*Text provided*.
********
[libc][NFC] Remove FPBits cast operator (#79142)

The semantics for casting can range from "bitcast" (same representation)
to "different representation", to "type promotion". Here we remove the
cast operator and force usage of `get_val` as the only function to get
the floating point value, making the intent clearer and more consistent.

libc/src/__support/FPUtil/BasicOperations.h

@@ -21,7 +21,7 @@ template <typename T, cpp::enable_if_t<cpp::is_floating_point_v<T>, int> = 0>
 LIBC_INLINE T abs(T x) {
   FPBits<T> bits(x);
   bits.set_sign(Sign::POS);
-  return T(bits);
+  return bits.get_val();
 }
 
 template <typename T, cpp::enable_if_t<cpp::is_floating_point_v<T>, int> = 0>

libc/src/__support/FPUtil/DivisionAndRemainderOperations.h

@@ -86,7 +86,7 @@ LIBC_INLINE T remquo(T x, T y, int &q) {
   // then the conversion to native remainder value should be updated
   // appropriately and some directed tests added.
   T native_remainder(remainder);
-  T absy = T(ybits);
+  T absy = ybits.get_val();
   int cmp = remainder.mul2(1).cmp(normaly);
   if (cmp > 0) {
     q = q + 1;

libc/src/__support/FPUtil/FPBits.h

@@ -727,8 +727,6 @@ struct FPBits final : public internal::FPRep<get_fp_type<T>(), FPBits<T>> {
   // Floating-point conversions.
   LIBC_INLINE constexpr T get_val() const { return cpp::bit_cast<T>(bits); }
 
-  LIBC_INLINE constexpr explicit operator T() const { return get_val(); }
-
   // TODO: Use an uint32_t for 'biased_exp'.
   LIBC_INLINE static constexpr FPBits<T>
   create_value(Sign sign, StorageType biased_exp, StorageType mantissa) {

libc/src/__support/FPUtil/Hypot.h

@@ -111,7 +111,7 @@ LIBC_INLINE T hypot(T x, T y) {
   FPBits_t x_bits(x), y_bits(y);
 
   if (x_bits.is_inf() || y_bits.is_inf()) {
-    return T(FPBits_t::inf());
+    return FPBits_t::inf().get_val();
   }
   if (x_bits.is_nan()) {
     return x;
@@ -196,8 +196,8 @@ LIBC_INLINE T hypot(T x, T y) {
       if (out_exp >= FPBits_t::MAX_BIASED_EXPONENT) {
         if (int round_mode = quick_get_round();
             round_mode == FE_TONEAREST || round_mode == FE_UPWARD)
********
*Extracted data*.
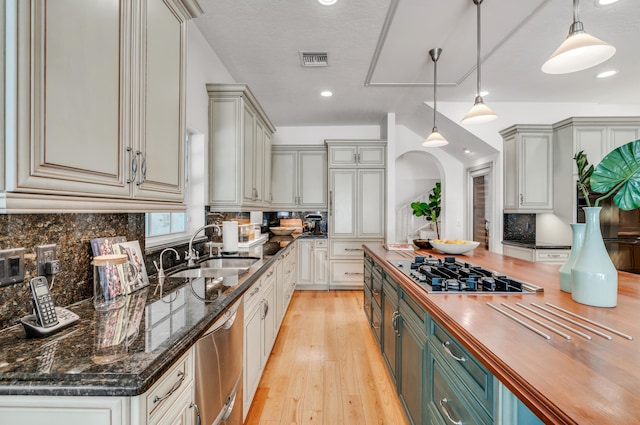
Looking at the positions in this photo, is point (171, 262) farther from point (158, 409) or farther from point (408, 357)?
point (408, 357)

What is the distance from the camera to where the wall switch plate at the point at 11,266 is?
38.4 inches

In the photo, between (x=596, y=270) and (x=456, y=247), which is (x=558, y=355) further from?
(x=456, y=247)

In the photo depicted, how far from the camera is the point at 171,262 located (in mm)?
2084

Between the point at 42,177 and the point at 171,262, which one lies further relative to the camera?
the point at 171,262

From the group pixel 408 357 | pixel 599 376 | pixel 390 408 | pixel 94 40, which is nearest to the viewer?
pixel 599 376

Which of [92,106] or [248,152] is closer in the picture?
[92,106]

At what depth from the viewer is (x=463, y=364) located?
105 centimetres

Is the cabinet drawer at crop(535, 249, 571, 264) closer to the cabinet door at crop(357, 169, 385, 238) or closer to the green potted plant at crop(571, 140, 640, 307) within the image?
the cabinet door at crop(357, 169, 385, 238)

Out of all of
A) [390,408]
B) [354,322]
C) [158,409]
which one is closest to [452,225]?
[354,322]

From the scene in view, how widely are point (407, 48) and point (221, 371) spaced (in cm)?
301

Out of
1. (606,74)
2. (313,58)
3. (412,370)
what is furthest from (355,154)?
(412,370)

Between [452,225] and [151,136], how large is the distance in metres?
5.11

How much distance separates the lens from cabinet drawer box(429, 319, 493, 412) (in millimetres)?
898

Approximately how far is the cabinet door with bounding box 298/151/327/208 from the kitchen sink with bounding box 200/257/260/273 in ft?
8.94
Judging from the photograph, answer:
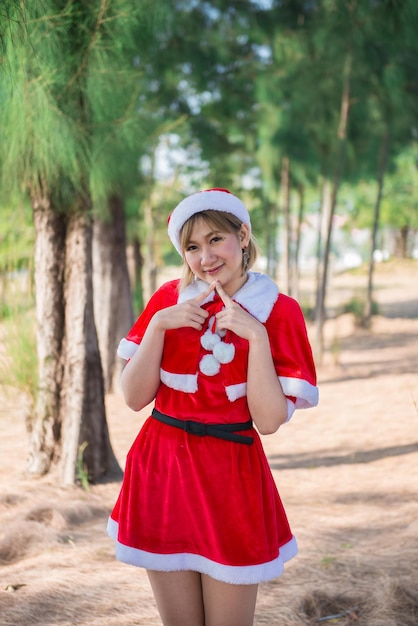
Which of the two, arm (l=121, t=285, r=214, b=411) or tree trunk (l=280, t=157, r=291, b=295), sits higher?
tree trunk (l=280, t=157, r=291, b=295)

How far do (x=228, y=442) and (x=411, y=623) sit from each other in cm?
127

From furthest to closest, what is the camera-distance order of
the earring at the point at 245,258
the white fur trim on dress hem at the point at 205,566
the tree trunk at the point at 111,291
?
the tree trunk at the point at 111,291 < the earring at the point at 245,258 < the white fur trim on dress hem at the point at 205,566

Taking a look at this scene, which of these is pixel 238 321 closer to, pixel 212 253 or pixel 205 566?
pixel 212 253

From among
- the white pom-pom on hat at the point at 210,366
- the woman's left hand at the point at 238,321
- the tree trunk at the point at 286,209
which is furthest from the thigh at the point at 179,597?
the tree trunk at the point at 286,209

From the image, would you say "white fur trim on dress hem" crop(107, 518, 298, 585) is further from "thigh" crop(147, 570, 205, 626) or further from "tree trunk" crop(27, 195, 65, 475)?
"tree trunk" crop(27, 195, 65, 475)

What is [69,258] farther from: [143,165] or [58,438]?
[143,165]

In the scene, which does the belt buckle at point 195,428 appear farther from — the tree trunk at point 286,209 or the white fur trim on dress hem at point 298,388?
the tree trunk at point 286,209

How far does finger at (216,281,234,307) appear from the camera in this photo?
1.55 m

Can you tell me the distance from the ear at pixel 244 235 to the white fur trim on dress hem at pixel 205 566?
704 mm

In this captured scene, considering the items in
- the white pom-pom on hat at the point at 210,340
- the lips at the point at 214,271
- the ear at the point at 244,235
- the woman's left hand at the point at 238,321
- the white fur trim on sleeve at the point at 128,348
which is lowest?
the white fur trim on sleeve at the point at 128,348

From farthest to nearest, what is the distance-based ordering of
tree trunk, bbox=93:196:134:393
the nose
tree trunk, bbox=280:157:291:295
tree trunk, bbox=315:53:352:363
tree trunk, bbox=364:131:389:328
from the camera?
tree trunk, bbox=364:131:389:328 < tree trunk, bbox=280:157:291:295 < tree trunk, bbox=315:53:352:363 < tree trunk, bbox=93:196:134:393 < the nose

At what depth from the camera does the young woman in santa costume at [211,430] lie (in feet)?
4.96

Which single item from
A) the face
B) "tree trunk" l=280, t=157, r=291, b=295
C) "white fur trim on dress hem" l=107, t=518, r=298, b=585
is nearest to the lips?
the face

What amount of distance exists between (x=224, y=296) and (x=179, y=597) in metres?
0.67
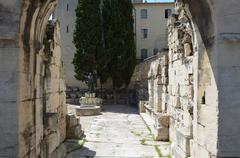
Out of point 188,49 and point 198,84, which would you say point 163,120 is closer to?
point 188,49

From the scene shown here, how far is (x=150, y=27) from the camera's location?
36.7 metres

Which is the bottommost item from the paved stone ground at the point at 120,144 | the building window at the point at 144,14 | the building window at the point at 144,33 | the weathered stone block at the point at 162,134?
the paved stone ground at the point at 120,144

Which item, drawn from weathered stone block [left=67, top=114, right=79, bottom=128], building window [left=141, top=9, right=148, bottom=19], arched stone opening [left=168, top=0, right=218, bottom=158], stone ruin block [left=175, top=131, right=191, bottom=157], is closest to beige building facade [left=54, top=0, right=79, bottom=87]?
building window [left=141, top=9, right=148, bottom=19]

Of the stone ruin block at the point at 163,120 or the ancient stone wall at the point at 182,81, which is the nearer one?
the ancient stone wall at the point at 182,81

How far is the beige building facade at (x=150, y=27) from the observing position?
3625 centimetres

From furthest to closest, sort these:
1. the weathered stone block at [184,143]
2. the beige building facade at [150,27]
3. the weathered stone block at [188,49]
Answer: the beige building facade at [150,27], the weathered stone block at [188,49], the weathered stone block at [184,143]

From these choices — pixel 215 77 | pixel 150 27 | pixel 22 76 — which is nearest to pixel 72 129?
pixel 22 76

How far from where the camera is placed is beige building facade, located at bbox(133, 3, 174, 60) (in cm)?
3625

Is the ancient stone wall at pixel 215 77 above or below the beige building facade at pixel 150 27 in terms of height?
below

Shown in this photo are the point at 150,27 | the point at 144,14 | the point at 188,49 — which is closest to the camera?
the point at 188,49

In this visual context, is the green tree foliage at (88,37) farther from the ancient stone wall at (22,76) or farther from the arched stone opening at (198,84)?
the ancient stone wall at (22,76)

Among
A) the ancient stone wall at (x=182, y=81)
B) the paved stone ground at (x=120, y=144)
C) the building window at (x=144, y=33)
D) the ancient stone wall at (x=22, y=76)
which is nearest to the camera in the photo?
the ancient stone wall at (x=22, y=76)

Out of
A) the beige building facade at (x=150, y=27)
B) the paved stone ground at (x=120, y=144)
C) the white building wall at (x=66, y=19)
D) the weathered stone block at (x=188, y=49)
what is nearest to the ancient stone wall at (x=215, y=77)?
the weathered stone block at (x=188, y=49)

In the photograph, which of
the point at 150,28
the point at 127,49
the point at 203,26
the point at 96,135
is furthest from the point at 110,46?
the point at 203,26
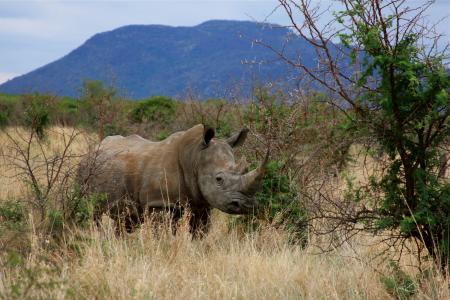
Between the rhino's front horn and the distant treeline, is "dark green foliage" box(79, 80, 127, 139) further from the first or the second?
the rhino's front horn

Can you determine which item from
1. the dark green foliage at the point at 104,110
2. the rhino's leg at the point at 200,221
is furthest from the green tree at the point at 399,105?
the dark green foliage at the point at 104,110

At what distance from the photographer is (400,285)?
18.1 ft

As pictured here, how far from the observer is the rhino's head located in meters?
6.88

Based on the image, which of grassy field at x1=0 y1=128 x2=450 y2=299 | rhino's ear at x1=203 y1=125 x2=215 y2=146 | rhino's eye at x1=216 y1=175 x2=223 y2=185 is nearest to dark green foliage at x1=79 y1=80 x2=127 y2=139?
rhino's ear at x1=203 y1=125 x2=215 y2=146

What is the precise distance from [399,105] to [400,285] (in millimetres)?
1267

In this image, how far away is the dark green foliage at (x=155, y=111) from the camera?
22.0m

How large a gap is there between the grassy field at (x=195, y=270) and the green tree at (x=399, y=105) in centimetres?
41

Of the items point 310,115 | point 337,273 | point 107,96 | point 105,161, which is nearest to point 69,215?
point 105,161

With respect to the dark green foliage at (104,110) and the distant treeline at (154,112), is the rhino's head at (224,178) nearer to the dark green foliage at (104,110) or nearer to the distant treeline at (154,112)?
the distant treeline at (154,112)

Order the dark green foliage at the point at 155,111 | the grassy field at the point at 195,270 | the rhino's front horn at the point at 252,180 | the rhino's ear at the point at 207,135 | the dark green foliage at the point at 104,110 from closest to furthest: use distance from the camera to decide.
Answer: the grassy field at the point at 195,270, the rhino's front horn at the point at 252,180, the rhino's ear at the point at 207,135, the dark green foliage at the point at 104,110, the dark green foliage at the point at 155,111

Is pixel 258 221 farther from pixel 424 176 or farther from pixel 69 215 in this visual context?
pixel 424 176

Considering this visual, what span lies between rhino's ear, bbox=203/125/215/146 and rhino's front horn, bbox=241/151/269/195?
590 mm

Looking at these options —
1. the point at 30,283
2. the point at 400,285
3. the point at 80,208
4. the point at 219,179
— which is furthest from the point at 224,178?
the point at 30,283

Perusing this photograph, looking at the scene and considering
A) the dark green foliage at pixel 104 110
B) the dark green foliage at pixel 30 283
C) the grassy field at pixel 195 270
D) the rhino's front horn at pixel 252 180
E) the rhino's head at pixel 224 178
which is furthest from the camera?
the dark green foliage at pixel 104 110
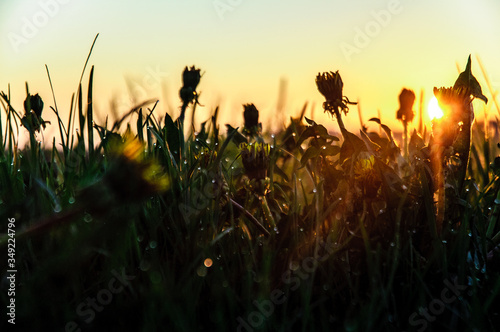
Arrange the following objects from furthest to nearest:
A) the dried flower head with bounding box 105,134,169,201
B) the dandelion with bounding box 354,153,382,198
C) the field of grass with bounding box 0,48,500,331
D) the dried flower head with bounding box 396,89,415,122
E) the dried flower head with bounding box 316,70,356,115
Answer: the dried flower head with bounding box 396,89,415,122, the dried flower head with bounding box 316,70,356,115, the dandelion with bounding box 354,153,382,198, the field of grass with bounding box 0,48,500,331, the dried flower head with bounding box 105,134,169,201

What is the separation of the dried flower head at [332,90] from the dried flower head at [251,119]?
24.5 inches

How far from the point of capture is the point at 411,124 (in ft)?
8.64

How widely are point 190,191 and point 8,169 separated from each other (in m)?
0.65

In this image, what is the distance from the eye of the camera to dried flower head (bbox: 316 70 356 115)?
1939mm

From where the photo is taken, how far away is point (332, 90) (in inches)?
76.8

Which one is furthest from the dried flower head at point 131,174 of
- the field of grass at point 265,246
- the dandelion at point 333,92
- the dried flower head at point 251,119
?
the dried flower head at point 251,119

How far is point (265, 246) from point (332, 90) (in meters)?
0.74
********
*Goals*.
[a] From the libc commit, echo word for word the part that opens with the words containing "[libc][NFC] Remove FPBits" and closes with "and more consistent.".
[b] List every file path named in the libc commit.

*Task-by-task solutions*.
[a]
[libc][NFC] Remove FPBits cast operator (#79142)

The semantics for casting can range from "bitcast" (same representation)
to "different representation", to "type promotion". Here we remove the
cast operator and force usage of `get_val` as the only function to get
the floating point value, making the intent clearer and more consistent.

[b]
- libc/src/__support/FPUtil/BasicOperations.h
- libc/src/__support/FPUtil/DivisionAndRemainderOperations.h
- libc/src/__support/FPUtil/FPBits.h
- libc/src/__support/FPUtil/Hypot.h